** Entries provided follows **

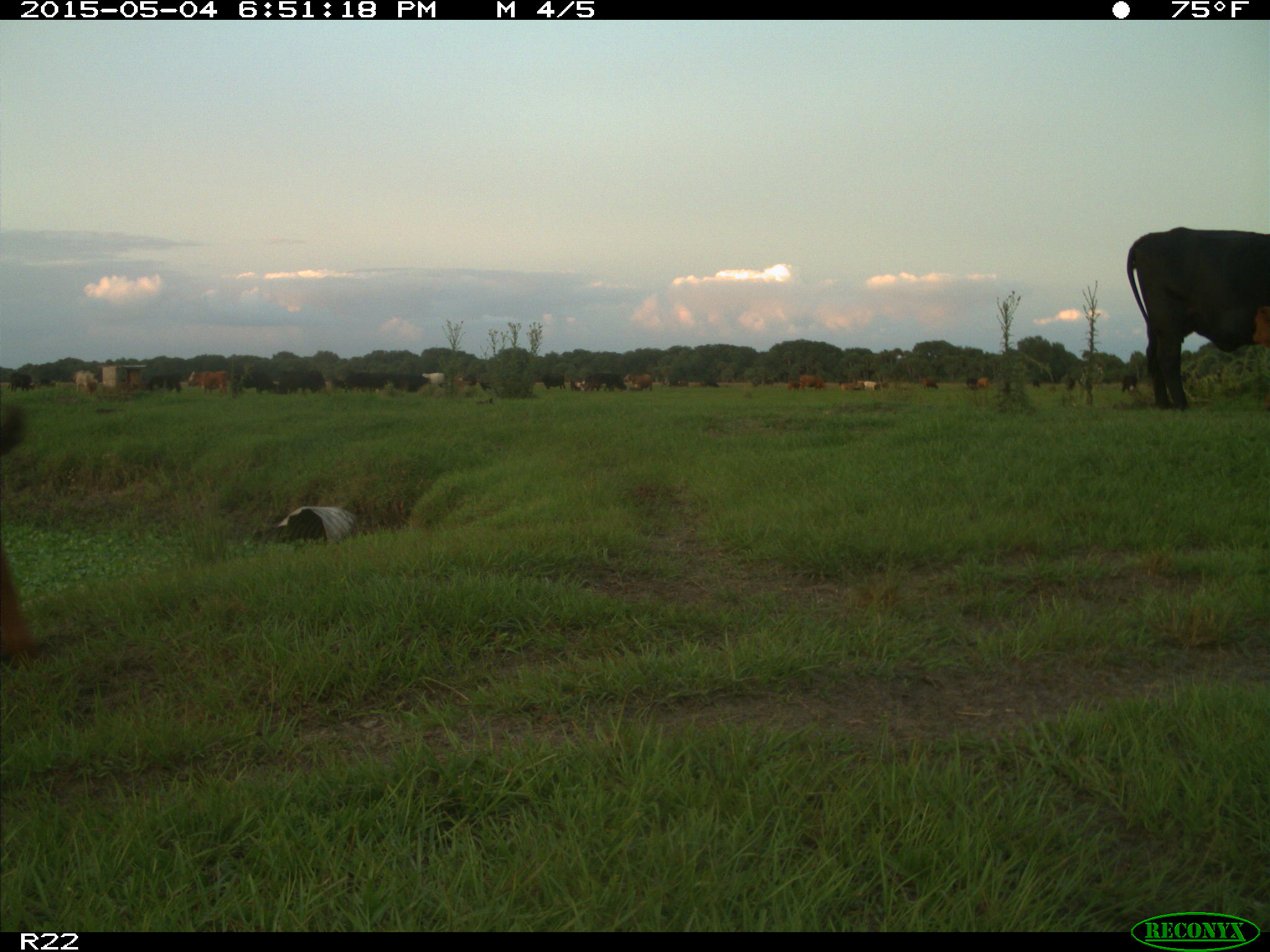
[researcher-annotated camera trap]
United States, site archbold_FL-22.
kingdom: Animalia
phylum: Chordata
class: Mammalia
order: Artiodactyla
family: Bovidae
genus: Bos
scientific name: Bos taurus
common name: domestic cow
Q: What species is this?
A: Bos taurus (domestic cow).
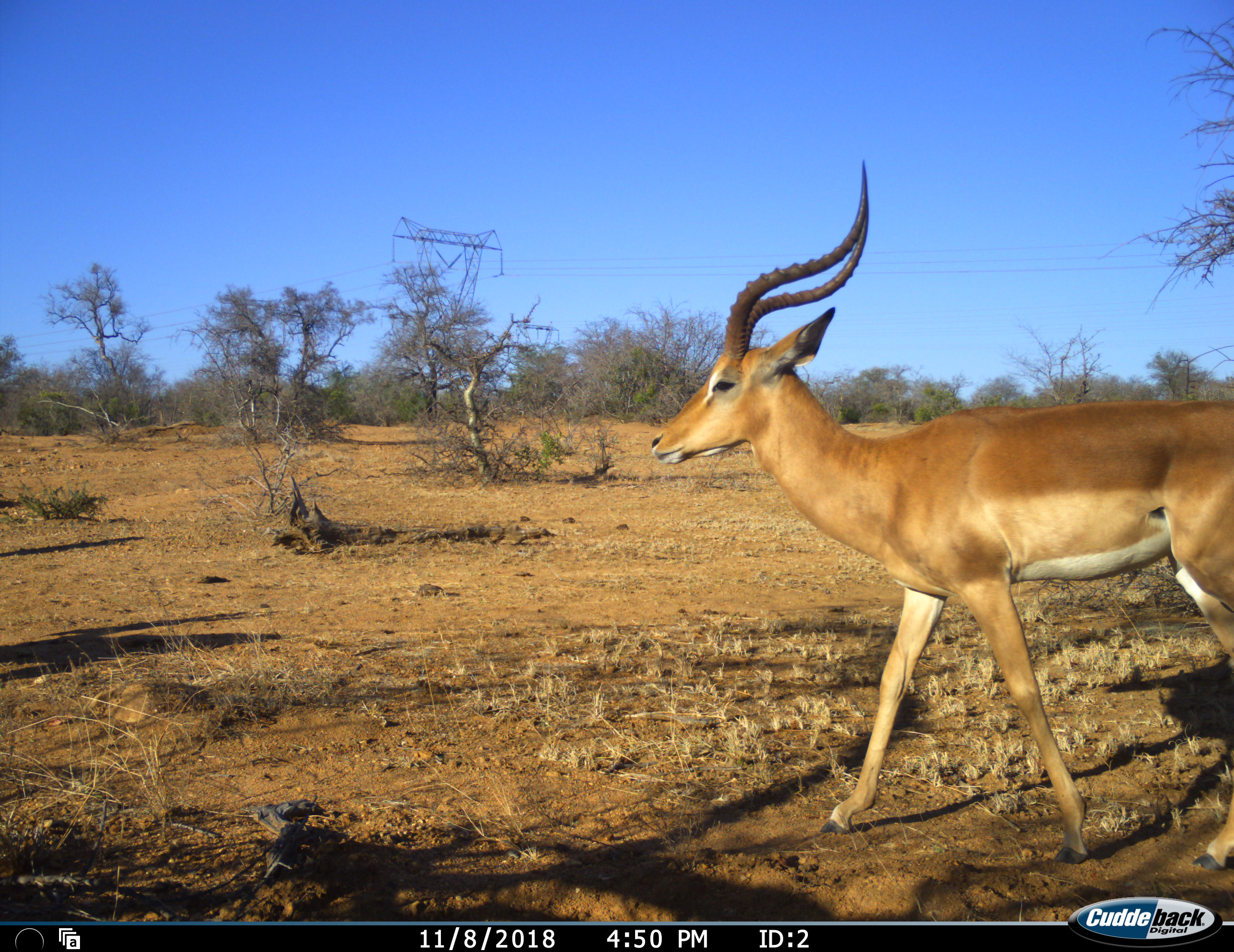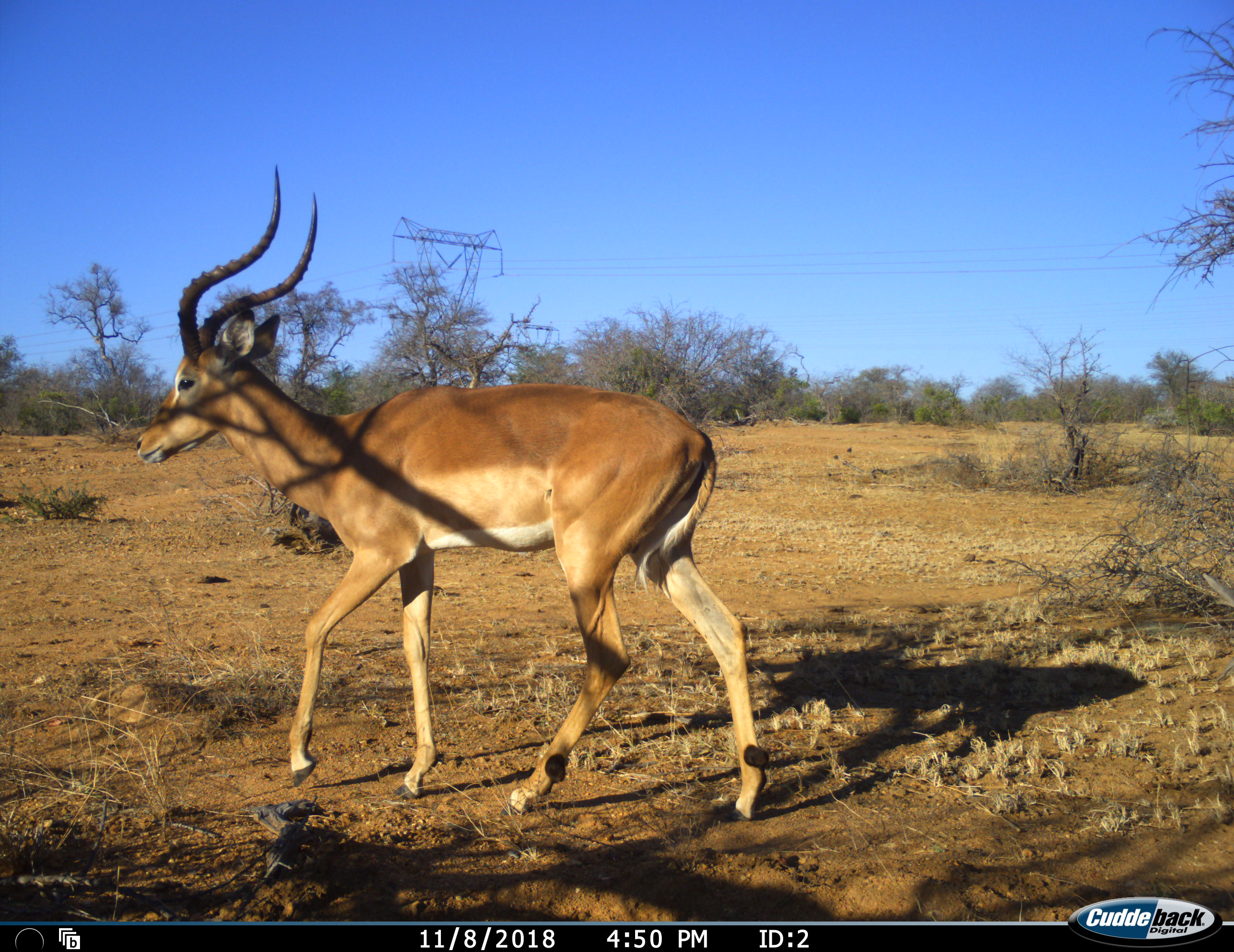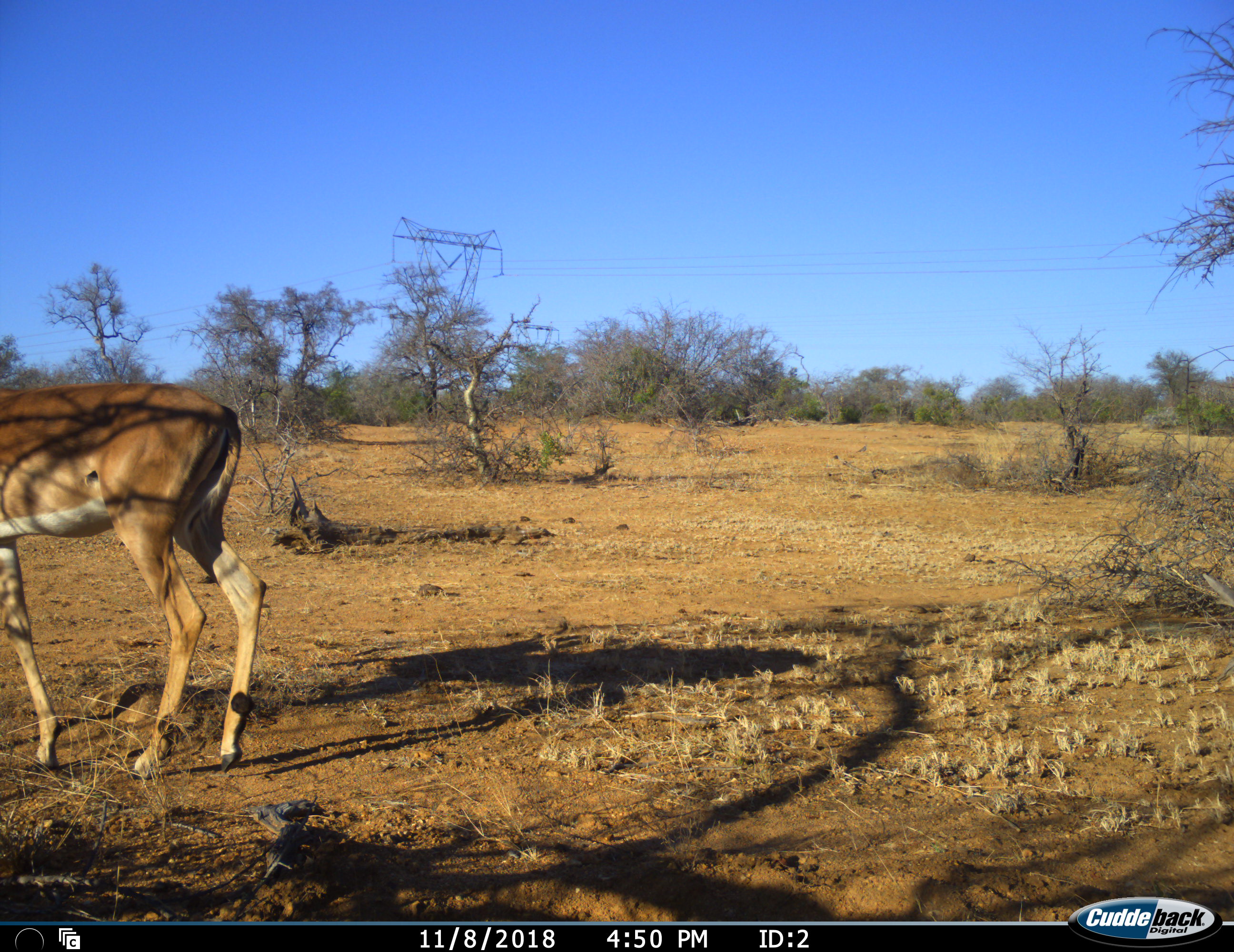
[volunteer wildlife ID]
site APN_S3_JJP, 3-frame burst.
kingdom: Animalia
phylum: Chordata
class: Mammalia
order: Artiodactyla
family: Bovidae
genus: Aepyceros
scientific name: Aepyceros melampus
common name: impala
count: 1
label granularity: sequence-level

** End of Entries provided **

Print the records verbatim, without pictures.

== Problem solution ==
[researcher-annotated camera trap]
United States, site archbold_FL-22.
kingdom: Animalia
phylum: Chordata
class: Mammalia
order: Artiodactyla
family: Bovidae
genus: Bos
scientific name: Bos taurus
common name: domestic cow
Q: What species is this?
A: Bos taurus (domestic cow).
[volunteer wildlife ID]
site APN_S3_JJP, 3-frame burst.
kingdom: Animalia
phylum: Chordata
class: Mammalia
order: Artiodactyla
family: Bovidae
genus: Aepyceros
scientific name: Aepyceros melampus
common name: impala
count: 1
label granularity: sequence-level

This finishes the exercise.